Wednesday, 5 September 2018

The Comma Johanneum (1 John 5:7-8)

     The Textus Receptus includes a series of words at 1 John 5:7b-8a not found in any other Greek text, sometimes referred to as the Comma Johanneum or the “Trinitarian Witness.” The additional words are the following: en tō ouranō, ho Patēr, ho Logos, kai to Hagion Pneuma; kai houtoi hoi treis hen eisi. kai treis eisin hoi marturountes. The KJV renders these words (also included in the RAV and NKJV) as follows: “… in heaven, the Father, the Word, and the Holy Ghost; and these three are one. And there are three that bear witness in earth …”
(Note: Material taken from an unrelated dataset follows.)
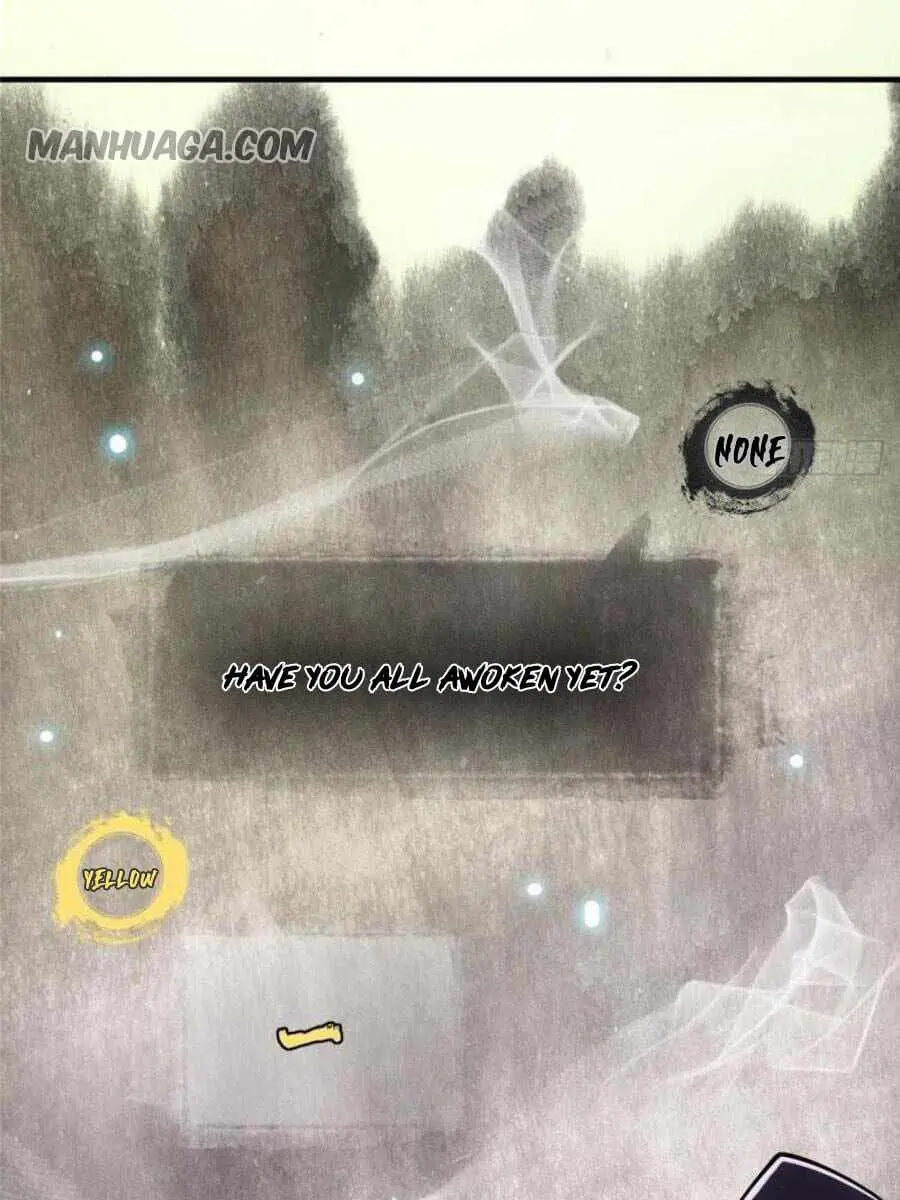 Keep a Low Profile, Sect Leader Chapter 73 Page 66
     The Textus Receptus was essentially based on the third edition of the Greek text of Erasmus (early 16th century), which itself was based on merely a half dozen late Greek manuscripts.1 While the Comma Johanneum was included in the Latin Vulgate, it appeared in no Greek manuscripts available to Erasmus and was thus omitted from his first two editions. In the face of criticism Erasmus promised that if a single Greek manuscript could be found that contained the disputed passage, he would include it in his next edition. A 16th-century manuscript was then produced that contained the words in question,2 so Erasmus kept his promise and inserted the passage in the third edition of his Greek text (1522).
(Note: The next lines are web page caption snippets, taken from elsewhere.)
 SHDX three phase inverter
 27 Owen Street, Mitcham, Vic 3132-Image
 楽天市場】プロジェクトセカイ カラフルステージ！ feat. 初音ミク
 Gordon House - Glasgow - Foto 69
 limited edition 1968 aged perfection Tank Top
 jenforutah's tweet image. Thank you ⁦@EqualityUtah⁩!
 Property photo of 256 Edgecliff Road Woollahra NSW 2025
     Among the multiplied thousands of extant Greek manuscripts, the Comma Johanneum occurs in only eight very late ones (12th-16th centuries), though in half of these it appears as a variant reading in the margin. The passage is never quoted among the patristic writers (even in the trinitarian debates) and is absent from all ancient versions except the later Latin versions.
     Guy N. Woods comments: “There is, therefore, not the slightest ground for assuming that these words were a part of the original composition of the apostle John, or entitled to a place in the sacred text; nor is there any loss whatsoever in yielding them up as spurious, since nothing is taught in them not abundantly taught elsewhere in the New Testament” (Epistles of Peter, John, and Jude 326). On the theology of this text taught elsewhere in scripture, see The Triune Godhead.
--Kevin L. Moore

     1 See The Text of the NT Part 1 and Part 2.
     2 The codex MS (61) “gives every appearance of having been produced expressly for the purpose of confuting Erasmus …. [and] had probably been written in Oxford about 1520 by a Franciscan friar named Froy (or Roy), who took the disputed words from the Latin Vulgate” (B. M. Metzger, The Text of the NT 88, 146).